Public or private classroom learning is not for everyone. There are some students who thrive in home-based environments with all their instructions and lectures communicated via the Internet. Learning and social disabilities, medical issues, or family constraints and situations allow some K-12 students to learn better at home online.
Because online learning is becoming a more popular alternative, choosing a quality K-12 program may not be that easy. Deciphering between an accomplished online school and one that only claims to be able to meet your needs will take some homework.
What Is Online Education?
Students in online learning, also commonly known as virtual learning or e-learning, typically receive their education through programs designed to provide non-traditional classroom environments. In 2010, more than 1.8 million K-12 students were enrolled in at least one online learning course, 74 percent of which were high school students. In 2011, another 200,000 students were enrolled in full-time online learning programs.1
Students receiving this type of schooling can attend school at their own convenience. Classes are recorded or telecast live, depending on the program. The classroom teacher may be virtually teaching 10 students, 100 students or more at one time. Some online learning programs are offered through local school districts or through private companies. There are usually fees associated with some online learning programs.
Does Online Learning Actually Educate Children?
Many will argue the benefits and detractions, but it all comes down to one question: Is it effective? In a sense, yes, but it all depends on the children being educated. According to a study conducted for the U.S. Department of Education, online learners performed "slightly better" than those in traditional classrooms. This report showed students who complete partial or all their work online ranked in the 59th percentile nationwide, whereas those in customary classrooms ranked in the 50th percentile.2 Although this isn't a significant difference, it does show that those who are committed to online learning can and do make it work.
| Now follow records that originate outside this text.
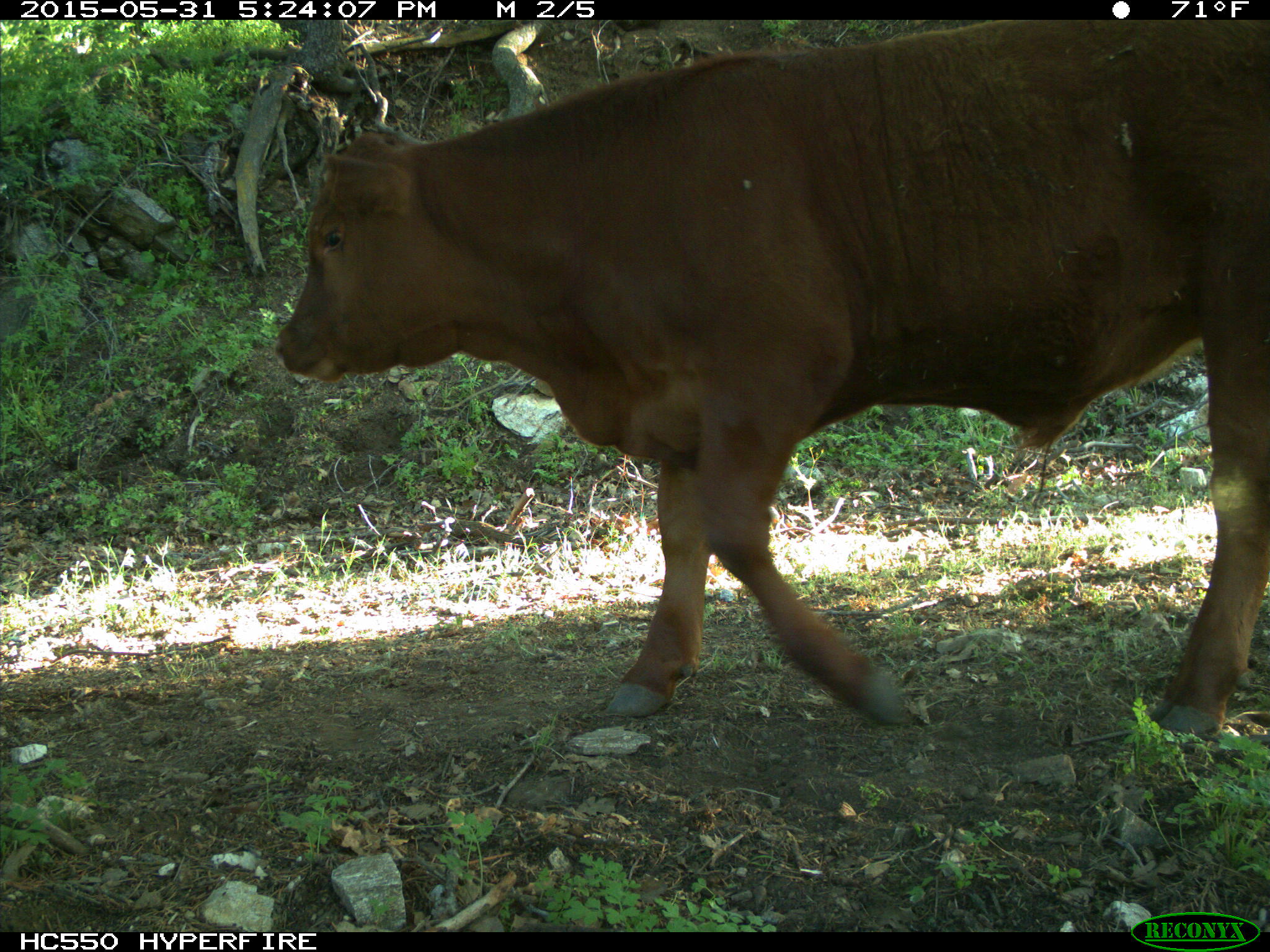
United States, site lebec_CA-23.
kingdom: Animalia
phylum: Chordata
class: Mammalia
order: Artiodactyla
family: Bovidae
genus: Bos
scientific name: Bos taurus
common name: domestic cow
However, the report also states that it's not the technology that has been proven successful, but the time the students spend completing the tasks. Online learners have considerably more time to complete lessons than those in face-to-face environments, which in turn leads to better outcomes.
This tends to be true for one Southern California parent whose sixth-grader is schooled online and is thoroughly reaping the benefits from this type of education. "We are getting a private school education with K12 just through public means," said Maralee Snyder, whose daughter, Laura, is in her second year of online schooling. "It ends up being 1 1/2 years worth of curriculum in one year. It's tough, but we are getting through it, and I have a better understanding of what she is learning."
Snyder agrees that flexibility is the key to their success. "I chose online schooling for my daughter because she needed that challenge and also for medical reasons," she said. "I have witnessed the online classes and have no problems with the educators."